Requirements Elicitation includes problem solving, elaboration, negotiation, and specification.

Collaborative Requirements Gathering

There have been numerous techniques of collaborative requirements collecting proposed.

  • Meetings are held and attended by software engineers as well as other stakeholders.
  • Preparation and participation rules are created.
  • An agenda is proposed that is formal enough to cover all critical topics while being informal enough to allow for the free flow of ideas.
  • The discussion is managed by a “facilitator.”
  • A “definition mechanism” (work sheets, flip charts, etc.) is used.

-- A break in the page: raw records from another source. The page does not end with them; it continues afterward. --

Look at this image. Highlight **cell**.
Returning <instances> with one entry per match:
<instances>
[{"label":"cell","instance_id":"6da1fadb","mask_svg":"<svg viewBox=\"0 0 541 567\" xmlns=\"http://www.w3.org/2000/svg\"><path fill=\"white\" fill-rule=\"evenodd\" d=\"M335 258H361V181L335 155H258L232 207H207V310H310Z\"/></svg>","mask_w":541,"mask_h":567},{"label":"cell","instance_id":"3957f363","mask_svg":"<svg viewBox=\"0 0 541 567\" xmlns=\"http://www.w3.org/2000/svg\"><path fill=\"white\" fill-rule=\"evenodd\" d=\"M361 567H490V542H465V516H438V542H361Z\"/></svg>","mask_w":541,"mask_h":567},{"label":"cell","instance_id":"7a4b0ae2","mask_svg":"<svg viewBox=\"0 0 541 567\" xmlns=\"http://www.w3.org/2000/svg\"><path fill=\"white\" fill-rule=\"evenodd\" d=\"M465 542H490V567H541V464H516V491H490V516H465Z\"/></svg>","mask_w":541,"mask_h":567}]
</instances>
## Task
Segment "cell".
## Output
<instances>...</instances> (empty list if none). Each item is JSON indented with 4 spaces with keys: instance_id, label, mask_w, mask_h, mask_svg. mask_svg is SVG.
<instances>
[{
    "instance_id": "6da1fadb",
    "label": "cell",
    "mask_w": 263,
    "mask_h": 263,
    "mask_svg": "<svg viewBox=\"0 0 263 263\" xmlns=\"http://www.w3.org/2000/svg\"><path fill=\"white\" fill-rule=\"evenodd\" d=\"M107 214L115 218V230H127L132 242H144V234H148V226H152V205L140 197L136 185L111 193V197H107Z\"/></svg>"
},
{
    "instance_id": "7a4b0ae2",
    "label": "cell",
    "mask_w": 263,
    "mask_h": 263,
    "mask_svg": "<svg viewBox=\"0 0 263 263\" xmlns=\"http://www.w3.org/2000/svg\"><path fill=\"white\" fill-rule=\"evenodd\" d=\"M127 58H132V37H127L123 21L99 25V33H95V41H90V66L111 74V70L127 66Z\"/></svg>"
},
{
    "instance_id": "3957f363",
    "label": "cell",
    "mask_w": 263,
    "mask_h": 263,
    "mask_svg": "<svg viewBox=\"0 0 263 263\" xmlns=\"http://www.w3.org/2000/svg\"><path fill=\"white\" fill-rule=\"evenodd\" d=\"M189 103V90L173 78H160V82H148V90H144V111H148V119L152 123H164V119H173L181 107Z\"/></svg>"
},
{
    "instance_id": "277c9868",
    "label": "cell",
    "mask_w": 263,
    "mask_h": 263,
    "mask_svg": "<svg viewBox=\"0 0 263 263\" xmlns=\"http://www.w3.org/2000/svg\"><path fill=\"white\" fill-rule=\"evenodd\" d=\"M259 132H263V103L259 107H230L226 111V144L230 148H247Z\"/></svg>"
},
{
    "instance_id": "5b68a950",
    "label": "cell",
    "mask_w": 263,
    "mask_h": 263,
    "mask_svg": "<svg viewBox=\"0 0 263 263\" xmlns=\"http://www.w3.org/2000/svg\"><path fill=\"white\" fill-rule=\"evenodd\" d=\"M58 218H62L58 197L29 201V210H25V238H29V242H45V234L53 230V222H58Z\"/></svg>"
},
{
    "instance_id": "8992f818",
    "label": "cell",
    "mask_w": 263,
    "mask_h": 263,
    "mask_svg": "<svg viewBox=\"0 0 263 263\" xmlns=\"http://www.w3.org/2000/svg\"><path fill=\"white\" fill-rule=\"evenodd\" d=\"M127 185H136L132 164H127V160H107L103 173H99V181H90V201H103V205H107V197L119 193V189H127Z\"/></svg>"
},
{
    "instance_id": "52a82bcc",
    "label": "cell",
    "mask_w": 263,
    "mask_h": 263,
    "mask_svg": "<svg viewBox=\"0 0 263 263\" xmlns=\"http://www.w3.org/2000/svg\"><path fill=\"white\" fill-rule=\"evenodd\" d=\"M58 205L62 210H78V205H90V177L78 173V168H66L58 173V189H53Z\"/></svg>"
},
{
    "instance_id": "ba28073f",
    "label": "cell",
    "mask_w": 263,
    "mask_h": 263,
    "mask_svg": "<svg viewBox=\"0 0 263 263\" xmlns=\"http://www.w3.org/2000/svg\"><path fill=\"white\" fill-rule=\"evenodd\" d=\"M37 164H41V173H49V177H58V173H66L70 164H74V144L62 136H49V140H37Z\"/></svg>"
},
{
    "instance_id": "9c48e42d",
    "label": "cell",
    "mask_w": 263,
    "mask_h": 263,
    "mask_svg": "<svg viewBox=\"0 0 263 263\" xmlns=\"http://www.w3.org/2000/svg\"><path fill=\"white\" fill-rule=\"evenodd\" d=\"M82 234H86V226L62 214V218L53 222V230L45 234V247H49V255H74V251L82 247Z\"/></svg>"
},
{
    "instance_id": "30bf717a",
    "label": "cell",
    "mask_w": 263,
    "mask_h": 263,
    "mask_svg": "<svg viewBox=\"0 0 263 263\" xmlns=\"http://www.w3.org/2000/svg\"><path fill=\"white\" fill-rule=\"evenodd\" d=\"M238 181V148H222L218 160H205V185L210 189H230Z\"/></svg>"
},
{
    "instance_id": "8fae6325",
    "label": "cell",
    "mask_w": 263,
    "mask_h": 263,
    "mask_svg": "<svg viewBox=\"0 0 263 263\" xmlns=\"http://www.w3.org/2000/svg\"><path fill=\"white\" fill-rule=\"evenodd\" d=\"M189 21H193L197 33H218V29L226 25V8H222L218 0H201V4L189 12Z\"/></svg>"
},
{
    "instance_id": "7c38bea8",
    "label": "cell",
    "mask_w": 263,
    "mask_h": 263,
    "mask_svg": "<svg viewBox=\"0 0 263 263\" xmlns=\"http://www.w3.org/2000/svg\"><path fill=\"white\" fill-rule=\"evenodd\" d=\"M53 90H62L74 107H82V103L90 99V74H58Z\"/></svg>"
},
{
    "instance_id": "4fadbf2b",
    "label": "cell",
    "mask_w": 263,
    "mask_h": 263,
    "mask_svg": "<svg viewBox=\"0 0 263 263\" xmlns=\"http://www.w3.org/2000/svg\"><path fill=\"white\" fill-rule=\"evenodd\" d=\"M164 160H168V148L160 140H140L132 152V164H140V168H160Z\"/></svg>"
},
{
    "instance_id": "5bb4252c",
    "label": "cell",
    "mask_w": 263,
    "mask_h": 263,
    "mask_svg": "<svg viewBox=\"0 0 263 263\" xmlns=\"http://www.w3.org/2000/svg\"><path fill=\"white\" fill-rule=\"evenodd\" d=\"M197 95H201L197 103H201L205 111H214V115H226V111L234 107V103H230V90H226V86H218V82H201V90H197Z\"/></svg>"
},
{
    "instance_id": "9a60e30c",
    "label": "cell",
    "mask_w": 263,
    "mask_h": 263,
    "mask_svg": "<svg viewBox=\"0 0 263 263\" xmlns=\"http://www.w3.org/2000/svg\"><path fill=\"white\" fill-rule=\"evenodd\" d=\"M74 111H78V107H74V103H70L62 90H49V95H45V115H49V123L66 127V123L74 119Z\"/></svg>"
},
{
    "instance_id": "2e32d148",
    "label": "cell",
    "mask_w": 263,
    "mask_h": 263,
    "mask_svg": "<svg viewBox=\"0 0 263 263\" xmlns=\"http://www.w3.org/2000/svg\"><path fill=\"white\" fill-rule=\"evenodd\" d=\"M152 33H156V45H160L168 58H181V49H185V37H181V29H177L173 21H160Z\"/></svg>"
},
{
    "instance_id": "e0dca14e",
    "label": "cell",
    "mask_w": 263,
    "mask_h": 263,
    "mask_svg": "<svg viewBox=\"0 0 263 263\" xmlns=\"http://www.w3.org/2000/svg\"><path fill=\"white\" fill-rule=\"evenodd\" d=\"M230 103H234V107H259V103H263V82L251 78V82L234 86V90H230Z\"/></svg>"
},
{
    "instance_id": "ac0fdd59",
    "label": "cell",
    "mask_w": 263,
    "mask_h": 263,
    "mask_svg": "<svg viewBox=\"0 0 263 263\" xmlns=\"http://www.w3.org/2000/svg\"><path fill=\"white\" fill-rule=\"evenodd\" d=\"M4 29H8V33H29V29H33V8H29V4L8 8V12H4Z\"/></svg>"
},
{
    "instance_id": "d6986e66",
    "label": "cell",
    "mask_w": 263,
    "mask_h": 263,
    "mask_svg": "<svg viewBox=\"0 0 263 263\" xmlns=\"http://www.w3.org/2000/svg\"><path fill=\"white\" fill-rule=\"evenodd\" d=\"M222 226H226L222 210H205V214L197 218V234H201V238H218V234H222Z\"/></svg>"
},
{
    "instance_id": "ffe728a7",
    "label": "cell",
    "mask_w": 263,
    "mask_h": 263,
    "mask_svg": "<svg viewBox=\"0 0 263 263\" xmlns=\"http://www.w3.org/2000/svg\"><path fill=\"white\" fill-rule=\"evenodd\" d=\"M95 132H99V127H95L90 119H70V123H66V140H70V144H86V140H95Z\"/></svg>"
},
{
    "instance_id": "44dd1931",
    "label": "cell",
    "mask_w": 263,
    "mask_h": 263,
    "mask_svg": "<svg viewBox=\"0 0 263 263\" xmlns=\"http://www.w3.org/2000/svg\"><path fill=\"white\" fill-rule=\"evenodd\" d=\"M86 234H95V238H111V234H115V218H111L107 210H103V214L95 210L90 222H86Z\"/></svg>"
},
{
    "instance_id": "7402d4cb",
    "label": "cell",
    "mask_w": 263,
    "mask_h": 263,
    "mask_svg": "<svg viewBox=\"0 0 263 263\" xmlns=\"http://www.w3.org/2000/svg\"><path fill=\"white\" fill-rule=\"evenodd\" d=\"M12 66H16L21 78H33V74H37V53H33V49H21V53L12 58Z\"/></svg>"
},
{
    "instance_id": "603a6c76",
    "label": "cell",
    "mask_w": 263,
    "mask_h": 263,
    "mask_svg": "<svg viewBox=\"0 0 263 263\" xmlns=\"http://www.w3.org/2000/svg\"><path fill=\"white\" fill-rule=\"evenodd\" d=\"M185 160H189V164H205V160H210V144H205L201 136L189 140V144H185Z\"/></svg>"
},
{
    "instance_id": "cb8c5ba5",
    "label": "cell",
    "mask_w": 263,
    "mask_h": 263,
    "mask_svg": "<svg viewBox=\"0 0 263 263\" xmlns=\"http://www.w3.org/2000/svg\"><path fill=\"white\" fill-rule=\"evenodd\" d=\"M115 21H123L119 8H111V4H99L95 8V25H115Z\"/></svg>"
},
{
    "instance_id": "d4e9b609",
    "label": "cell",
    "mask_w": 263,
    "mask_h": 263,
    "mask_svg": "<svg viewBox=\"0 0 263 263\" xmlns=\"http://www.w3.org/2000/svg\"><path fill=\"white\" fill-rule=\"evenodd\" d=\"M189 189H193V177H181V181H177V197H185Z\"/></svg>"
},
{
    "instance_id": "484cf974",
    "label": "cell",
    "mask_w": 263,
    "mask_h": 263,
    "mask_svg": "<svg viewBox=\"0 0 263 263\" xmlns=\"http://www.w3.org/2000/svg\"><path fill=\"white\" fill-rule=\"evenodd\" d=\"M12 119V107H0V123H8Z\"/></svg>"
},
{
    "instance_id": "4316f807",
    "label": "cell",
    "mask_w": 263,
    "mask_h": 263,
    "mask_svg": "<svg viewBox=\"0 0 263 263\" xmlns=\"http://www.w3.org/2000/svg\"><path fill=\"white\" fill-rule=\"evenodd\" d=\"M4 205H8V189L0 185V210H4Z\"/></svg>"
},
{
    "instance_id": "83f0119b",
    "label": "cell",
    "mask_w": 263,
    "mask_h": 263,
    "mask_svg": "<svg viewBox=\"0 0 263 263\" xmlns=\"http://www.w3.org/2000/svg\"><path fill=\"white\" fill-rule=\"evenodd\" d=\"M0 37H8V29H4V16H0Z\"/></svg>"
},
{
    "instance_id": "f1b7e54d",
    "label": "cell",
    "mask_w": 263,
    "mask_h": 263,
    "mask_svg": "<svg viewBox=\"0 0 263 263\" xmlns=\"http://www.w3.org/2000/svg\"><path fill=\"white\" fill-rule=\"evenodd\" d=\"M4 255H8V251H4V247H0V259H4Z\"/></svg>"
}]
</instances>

The purpose is to define the problem, offer solution elements, negotiate different approaches, and specify a preliminary set of solution requirements in an environment conducive to goal achievement. Each attendee is asked to make a list of objects that are part of the environment that surrounds the system, other objects that are to be produced by the system, and objects that are used by the system to perform its functions while reviewing the product request in the days leading up to the meeting.

The mini-specs are offered for discussion to all stakeholders. There are additions, deletions, and extra elaboration. In some circumstances, creating mini-specs will reveal new objects, services, constraints, or performance requirements that will be added to the original listings. The team may raise an issue that cannot be handled during the meeting at any time. An issue list is kept so that these suggestions can be followed up on later.

Quality Function Deployment

Quality function deployment (QFD) is a quality management technique that translates customer expectations into technical software requirements. It is focused on maximising customer satisfaction from the software engineering process.

The QFD defines types categories of requirements:

Normal requirements

The objectives and goals that are mentioned for a product or system during customer meetings are called normal requirements. The customer is satisfied if these requirements are met. Requested forms of graphical displays, specified system functionalities, and defined levels of performance are examples of normal requirements.

Expected requirements

These requirements are inherent in the product or system and may be so basic that the client does not express them explicitly. Their absence will be a major source of dissatisfaction. Expected needs include ease of human/machine communication, general operating correctness and reliability, and software installation simplicity.

Exciting requirements

These characteristics go above and beyond the customer’s expectations and are absolutely delightful when they are present. For example, software for a new mobile phone has typical functionality as well as a set of unexpected capabilities like multitouch screen, visual voice mail, etc. that thrill every product user.

Usage Scenarios

As requirements are acquired, an overall vision of system functions and features emerges. However, moving into more technical software engineering activities is difficult unless you understand how these functions and features will be used by different types of end-users. To do this, engineers and users can collaborate to establish a set of scenarios that identify a thread of usage for the system to be built.

Elicitation Work Products

The work products generated as a result of requirements elicitation will differ according to the size of the system or product to be constructed.

The work products for the majority of systems include

  • A need and feasibility statement.
  • A bounded statement of the system’s or product’s scope.
  • A list of clients, users, and other stakeholders who took part in the requirements elicitation process.
  • A description of the technological environment of the system.
  • A list of objectives, as well as the domain restrictions that apply to each of them.
  • A set of usage scenarios that provide information about how the system or product is used under various operational conditions.
  • Any prototypes created to help describe requirements more precisely.

Each of these work products is assessed by everyone who took part in the requirements elicitation process.